Rewrite the material below, swapping each "wooden beam" for "timber beam" and leaving all else the same.

(Saved data entries)
▬▬▬

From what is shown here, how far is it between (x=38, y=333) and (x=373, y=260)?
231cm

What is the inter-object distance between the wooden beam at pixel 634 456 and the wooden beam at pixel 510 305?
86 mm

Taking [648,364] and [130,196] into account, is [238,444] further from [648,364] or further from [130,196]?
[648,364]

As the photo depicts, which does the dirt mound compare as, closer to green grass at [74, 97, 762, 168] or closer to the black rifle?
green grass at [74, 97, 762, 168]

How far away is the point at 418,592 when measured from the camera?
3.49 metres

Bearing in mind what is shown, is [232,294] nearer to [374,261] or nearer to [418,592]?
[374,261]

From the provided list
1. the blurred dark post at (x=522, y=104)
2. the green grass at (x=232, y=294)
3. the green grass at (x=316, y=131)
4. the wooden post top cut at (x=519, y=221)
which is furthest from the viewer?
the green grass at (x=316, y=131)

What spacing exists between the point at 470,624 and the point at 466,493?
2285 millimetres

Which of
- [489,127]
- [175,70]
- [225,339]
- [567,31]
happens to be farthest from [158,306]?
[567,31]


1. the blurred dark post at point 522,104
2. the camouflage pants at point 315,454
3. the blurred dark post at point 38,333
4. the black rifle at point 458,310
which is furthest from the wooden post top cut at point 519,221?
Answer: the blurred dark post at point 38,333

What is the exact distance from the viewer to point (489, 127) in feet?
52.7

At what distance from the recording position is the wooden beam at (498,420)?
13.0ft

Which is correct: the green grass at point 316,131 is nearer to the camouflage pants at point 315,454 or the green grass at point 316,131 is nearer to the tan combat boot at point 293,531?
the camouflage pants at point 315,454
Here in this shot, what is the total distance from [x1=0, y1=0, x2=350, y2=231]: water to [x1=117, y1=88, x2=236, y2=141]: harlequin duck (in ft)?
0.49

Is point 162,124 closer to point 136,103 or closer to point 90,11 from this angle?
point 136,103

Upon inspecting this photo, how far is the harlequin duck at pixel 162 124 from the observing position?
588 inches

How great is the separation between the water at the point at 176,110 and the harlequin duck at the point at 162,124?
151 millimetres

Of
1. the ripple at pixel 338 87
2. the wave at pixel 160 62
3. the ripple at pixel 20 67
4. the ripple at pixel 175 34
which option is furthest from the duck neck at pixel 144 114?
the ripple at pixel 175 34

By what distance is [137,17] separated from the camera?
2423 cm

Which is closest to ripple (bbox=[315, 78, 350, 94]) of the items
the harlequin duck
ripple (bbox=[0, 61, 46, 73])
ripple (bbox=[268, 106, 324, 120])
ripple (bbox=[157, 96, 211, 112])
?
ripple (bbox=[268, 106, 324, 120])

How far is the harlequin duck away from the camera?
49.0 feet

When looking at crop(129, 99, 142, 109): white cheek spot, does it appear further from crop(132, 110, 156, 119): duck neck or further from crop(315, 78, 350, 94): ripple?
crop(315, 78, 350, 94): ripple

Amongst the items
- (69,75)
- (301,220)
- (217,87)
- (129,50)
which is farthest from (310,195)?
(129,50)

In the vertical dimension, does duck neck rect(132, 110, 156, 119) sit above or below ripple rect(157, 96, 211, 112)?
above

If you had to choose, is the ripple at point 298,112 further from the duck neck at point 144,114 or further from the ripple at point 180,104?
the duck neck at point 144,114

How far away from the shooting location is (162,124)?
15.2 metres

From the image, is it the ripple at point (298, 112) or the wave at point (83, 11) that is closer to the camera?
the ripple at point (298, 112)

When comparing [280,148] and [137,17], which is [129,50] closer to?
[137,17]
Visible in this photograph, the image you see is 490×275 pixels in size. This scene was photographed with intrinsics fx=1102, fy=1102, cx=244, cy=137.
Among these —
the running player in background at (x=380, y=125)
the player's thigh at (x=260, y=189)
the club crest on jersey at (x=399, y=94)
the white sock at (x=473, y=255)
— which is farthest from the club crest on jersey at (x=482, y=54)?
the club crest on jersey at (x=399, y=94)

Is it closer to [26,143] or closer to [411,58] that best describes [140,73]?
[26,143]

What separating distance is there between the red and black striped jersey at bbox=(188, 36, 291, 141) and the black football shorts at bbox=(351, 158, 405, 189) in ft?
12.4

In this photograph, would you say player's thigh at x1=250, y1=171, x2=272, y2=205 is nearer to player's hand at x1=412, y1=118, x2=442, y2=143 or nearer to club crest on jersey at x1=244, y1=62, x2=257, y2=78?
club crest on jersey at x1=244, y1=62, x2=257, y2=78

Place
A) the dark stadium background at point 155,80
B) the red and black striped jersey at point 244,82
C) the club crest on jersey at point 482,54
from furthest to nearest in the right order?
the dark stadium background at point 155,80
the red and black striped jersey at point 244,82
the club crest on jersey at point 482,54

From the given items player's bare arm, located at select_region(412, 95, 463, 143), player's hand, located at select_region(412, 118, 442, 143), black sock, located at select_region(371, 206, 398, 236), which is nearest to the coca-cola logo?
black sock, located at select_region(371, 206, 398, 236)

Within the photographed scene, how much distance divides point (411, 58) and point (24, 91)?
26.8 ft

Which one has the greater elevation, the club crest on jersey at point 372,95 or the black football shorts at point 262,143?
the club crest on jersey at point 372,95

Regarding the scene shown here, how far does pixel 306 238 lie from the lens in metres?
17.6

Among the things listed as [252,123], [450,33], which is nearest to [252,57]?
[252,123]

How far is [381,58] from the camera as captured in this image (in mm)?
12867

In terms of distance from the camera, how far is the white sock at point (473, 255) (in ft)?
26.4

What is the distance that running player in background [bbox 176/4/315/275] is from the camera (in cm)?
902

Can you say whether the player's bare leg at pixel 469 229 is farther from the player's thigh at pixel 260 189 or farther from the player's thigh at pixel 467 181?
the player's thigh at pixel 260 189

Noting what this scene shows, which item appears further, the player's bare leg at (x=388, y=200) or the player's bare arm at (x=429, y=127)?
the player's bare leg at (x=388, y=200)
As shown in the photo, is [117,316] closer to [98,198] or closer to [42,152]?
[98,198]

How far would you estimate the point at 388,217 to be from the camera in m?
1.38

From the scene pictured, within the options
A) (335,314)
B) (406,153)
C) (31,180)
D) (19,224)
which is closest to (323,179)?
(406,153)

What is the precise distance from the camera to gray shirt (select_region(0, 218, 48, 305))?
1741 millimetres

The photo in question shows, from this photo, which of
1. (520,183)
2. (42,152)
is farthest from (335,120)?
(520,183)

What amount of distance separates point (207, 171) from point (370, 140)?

▬▬▬

Response:
From what is shown here, how far is it between (x=38, y=333) and (x=373, y=260)?
231cm

What is the inter-object distance between the timber beam at pixel 634 456 and the timber beam at pixel 510 305?
86 mm

Taking [648,364] and [130,196] into account, is [238,444] further from [648,364] or further from [130,196]?
[648,364]

As the photo depicts, which does the dirt mound compare as, closer to green grass at [74, 97, 762, 168] or closer to the black rifle?
green grass at [74, 97, 762, 168]

How far away is the point at 418,592 when measured from the camera?
3.49 metres

Bearing in mind what is shown, is [232,294] nearer to [374,261] or nearer to [418,592]?
[374,261]

From the provided list
1. the blurred dark post at (x=522, y=104)
2. the green grass at (x=232, y=294)
3. the green grass at (x=316, y=131)
4. the wooden post top cut at (x=519, y=221)
which is furthest from the viewer?
the green grass at (x=316, y=131)

What spacing exists between the point at 470,624 and the point at 466,493?
2285 millimetres

Which of
- [489,127]
- [175,70]
- [225,339]
- [567,31]
happens to be farthest from [158,306]?
[567,31]


1. the blurred dark post at point 522,104
2. the camouflage pants at point 315,454
3. the blurred dark post at point 38,333
4. the black rifle at point 458,310
which is furthest from the wooden post top cut at point 519,221?
Answer: the blurred dark post at point 38,333

What is the exact distance from the viewer to point (489, 127) in feet?
52.7

At what distance from the recording position is the timber beam at (498,420)?
13.0ft

Which is correct: the green grass at point 316,131 is nearer to the camouflage pants at point 315,454 or the green grass at point 316,131 is nearer to the tan combat boot at point 293,531?
the camouflage pants at point 315,454
Here in this shot, what is the total distance from [x1=0, y1=0, x2=350, y2=231]: water to [x1=117, y1=88, x2=236, y2=141]: harlequin duck (in ft)?
0.49

Is point 162,124 closer to point 136,103 or closer to point 90,11 from this angle?
point 136,103

Upon inspecting this photo, how far is the harlequin duck at pixel 162 124 from the observing position?
588 inches

How great is the separation between the water at the point at 176,110 and the harlequin duck at the point at 162,124?
151 millimetres

Of
1. the ripple at pixel 338 87
2. the wave at pixel 160 62
3. the ripple at pixel 20 67
4. the ripple at pixel 175 34
which option is furthest from the duck neck at pixel 144 114?
the ripple at pixel 175 34

By what distance is [137,17] separated from the camera?
2423 cm

Which is closest to ripple (bbox=[315, 78, 350, 94]) of the items
the harlequin duck
ripple (bbox=[0, 61, 46, 73])
ripple (bbox=[268, 106, 324, 120])
ripple (bbox=[157, 96, 211, 112])
?
ripple (bbox=[268, 106, 324, 120])

How far is the harlequin duck away from the camera?
49.0 feet

When looking at crop(129, 99, 142, 109): white cheek spot, does it appear further from crop(132, 110, 156, 119): duck neck or further from crop(315, 78, 350, 94): ripple?
crop(315, 78, 350, 94): ripple

Amongst the items
- (69,75)
- (301,220)
- (217,87)
- (129,50)
which is farthest from (310,195)?
(129,50)

In the vertical dimension, does duck neck rect(132, 110, 156, 119) sit above or below ripple rect(157, 96, 211, 112)?
above

If you had to choose, is the ripple at point 298,112 further from the duck neck at point 144,114 or further from the ripple at point 180,104?
the duck neck at point 144,114

How far away from the shooting location is (162,124)?
15.2 metres

From the image, is it the ripple at point (298, 112) or the wave at point (83, 11) that is closer to the camera?
the ripple at point (298, 112)

When comparing [280,148] and [137,17], which is [129,50] closer to?
[137,17]
Visible in this photograph, the image you see is 490×275 pixels in size. This scene was photographed with intrinsics fx=1102, fy=1102, cx=244, cy=137.
Among these —
the running player in background at (x=380, y=125)
the player's thigh at (x=260, y=189)
the club crest on jersey at (x=399, y=94)
the white sock at (x=473, y=255)
— which is farthest from the club crest on jersey at (x=482, y=54)?
the club crest on jersey at (x=399, y=94)

Is it closer to [26,143] or closer to [411,58] that best describes [140,73]?
[26,143]

What separating distance is there between the red and black striped jersey at bbox=(188, 36, 291, 141) and the black football shorts at bbox=(351, 158, 405, 189) in ft?
12.4

In this photograph, would you say player's thigh at x1=250, y1=171, x2=272, y2=205 is nearer to player's hand at x1=412, y1=118, x2=442, y2=143 or nearer to club crest on jersey at x1=244, y1=62, x2=257, y2=78?
club crest on jersey at x1=244, y1=62, x2=257, y2=78

Place
A) the dark stadium background at point 155,80
B) the red and black striped jersey at point 244,82
C) the club crest on jersey at point 482,54
from furthest to nearest in the right order?
the dark stadium background at point 155,80
the red and black striped jersey at point 244,82
the club crest on jersey at point 482,54

From the given items player's bare arm, located at select_region(412, 95, 463, 143), player's hand, located at select_region(412, 118, 442, 143), black sock, located at select_region(371, 206, 398, 236), which is nearest to the coca-cola logo?
black sock, located at select_region(371, 206, 398, 236)

Within the photographed scene, how much distance divides point (411, 58) and point (24, 91)?
26.8 ft

Which one has the greater elevation, the club crest on jersey at point 372,95 or the black football shorts at point 262,143?
the club crest on jersey at point 372,95

Regarding the scene shown here, how far does pixel 306 238 lie from the lens in metres?
17.6

Among the things listed as [252,123], [450,33], which is nearest to [252,57]?
[252,123]

How far is [381,58] from the camera as captured in this image (in mm)?
12867

In terms of distance from the camera, how far is the white sock at point (473, 255) (in ft)?
26.4

What is the distance that running player in background [bbox 176/4/315/275] is from the camera (in cm)?
902

Can you say whether the player's bare leg at pixel 469 229 is farther from the player's thigh at pixel 260 189 or farther from the player's thigh at pixel 467 181?
the player's thigh at pixel 260 189

Noting what this scene shows, which item appears further, the player's bare leg at (x=388, y=200) or the player's bare arm at (x=429, y=127)?
the player's bare leg at (x=388, y=200)
As shown in the photo, is [117,316] closer to [98,198] or closer to [42,152]?
[98,198]

How far would you estimate the point at 388,217 to be from the camera in m?
1.38

From the scene pictured, within the options
A) (335,314)
B) (406,153)
C) (31,180)
D) (19,224)
which is closest to (323,179)?
(406,153)

What is the precise distance from the camera to gray shirt (select_region(0, 218, 48, 305))?
1741 millimetres

The photo in question shows, from this photo, which of
1. (520,183)
2. (42,152)
is farthest from (335,120)?
(520,183)

What amount of distance separates point (207, 171) from point (370, 140)?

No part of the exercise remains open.